**Required work**:
1. Please reproduce the climbing account word for word, everything from "The night before" down to "only just learned.".
2. Carry on with the climbing account from its last sentence.

**Provided text**:
-*-*-
There was another pressure; in that I had two young boys at home and I needed to concentrate extremely hard for a long period of time. One tiny mistake could have spelled a fatal mistake. I was well aware 40% of accidents are caused by fatigue and a simple careless action. I felt wired the whole time.

Any scary moments? 

The night before we set off I had all sorts of anxious thoughts going through my mind, but when I set off they quickly eased. I did feel butterflies lowering out from Sickle Ledge across Dolt Crack and eventually into Stove Leg Crack. It feels a very committing thing to do when you're 800 feet off the deck, using skills you've only just learned.

The next scary place was Texas Flake. I found this nearly the most exposed part of the climb. Although you're barely half way up the wall, I felt so insignificant and insecure setting perched on this massive 'semi-balancing' flake. The drop down from here is quite surreal.
-*-*-
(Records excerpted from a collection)

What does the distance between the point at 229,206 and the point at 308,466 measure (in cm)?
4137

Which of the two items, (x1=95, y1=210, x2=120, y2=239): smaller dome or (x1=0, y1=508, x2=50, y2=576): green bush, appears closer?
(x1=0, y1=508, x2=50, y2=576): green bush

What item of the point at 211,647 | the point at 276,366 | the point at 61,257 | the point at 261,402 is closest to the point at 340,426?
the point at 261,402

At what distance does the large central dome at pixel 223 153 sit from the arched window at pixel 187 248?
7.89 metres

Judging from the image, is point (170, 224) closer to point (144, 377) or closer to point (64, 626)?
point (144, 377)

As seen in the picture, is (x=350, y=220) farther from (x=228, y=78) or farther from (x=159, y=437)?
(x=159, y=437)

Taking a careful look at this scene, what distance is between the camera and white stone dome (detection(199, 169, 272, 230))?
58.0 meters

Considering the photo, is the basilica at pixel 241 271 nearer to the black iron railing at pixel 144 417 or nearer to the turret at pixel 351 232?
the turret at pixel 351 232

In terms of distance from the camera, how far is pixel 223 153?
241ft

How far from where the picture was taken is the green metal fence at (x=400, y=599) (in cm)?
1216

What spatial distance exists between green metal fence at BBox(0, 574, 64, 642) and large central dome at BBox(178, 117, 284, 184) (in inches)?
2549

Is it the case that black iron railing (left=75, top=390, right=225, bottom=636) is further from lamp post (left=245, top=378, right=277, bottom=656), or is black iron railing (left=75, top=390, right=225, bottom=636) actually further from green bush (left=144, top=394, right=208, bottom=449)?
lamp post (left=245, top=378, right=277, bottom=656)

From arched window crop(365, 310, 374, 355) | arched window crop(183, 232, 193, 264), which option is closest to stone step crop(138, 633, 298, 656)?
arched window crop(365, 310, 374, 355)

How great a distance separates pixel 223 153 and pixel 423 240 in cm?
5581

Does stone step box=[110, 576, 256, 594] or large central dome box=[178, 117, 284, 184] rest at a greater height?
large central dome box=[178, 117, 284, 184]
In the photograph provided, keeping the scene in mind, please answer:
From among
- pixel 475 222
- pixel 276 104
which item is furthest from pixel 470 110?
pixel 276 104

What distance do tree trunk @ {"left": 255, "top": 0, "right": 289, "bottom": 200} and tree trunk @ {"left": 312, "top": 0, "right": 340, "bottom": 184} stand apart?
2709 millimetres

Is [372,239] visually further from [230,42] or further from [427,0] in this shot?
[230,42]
-*-*-
**Answers to the exercise**:
1.
The night before we set off I had all sorts of anxious thoughts going through my mind, but when I set off they quickly eased. I did feel butterflies lowering out from Sickle Ledge across Dolt Crack and eventually into Stove Leg Crack. It feels a very committing thing to do when you're 800 feet off the deck, using skills you've only just learned.

2.
Another scary moment was the anticipation of lowering out under The Great Roof.  To me I should have been in an aeroplane this high up. But because I was totally committed, I just had to do the job in hand. I made myself stay calm and pressed my 'delete imagination button' - I guess it was a bit like an out of body experience. The Great Roof is not a place to let your imagination get out of control.

The last pitch was surprisingly hard too, because it overhangs in places at 45 degrees - although the exposure bothered me less here, because the drop had actually started to seem unreal. What I didn't like, was that there was no communication and I felt very out on a limb and alone.

Any moments you thought you weren't going to make it? 

No not exactly. I didn't have feelings either way. I just had the mindset that I would never give up unless Hans determined otherwise. I did wonder though on that last pitch if I was actually going to get stuck though - it was so physically hard getting the clips out. Leading it wouldn't have been any harder, physically.

I didn't climb the hard pitches. Hans led everything - and to see a master climber go, and how fast. He was amazing to watch. Largely I used jumars. But, where it was possible for me to, I followed. To be honest, I did the absolute best I could, and I was taken completely out my comfort zone, I've never known exposure like it.

How did it feel to stand on the summit?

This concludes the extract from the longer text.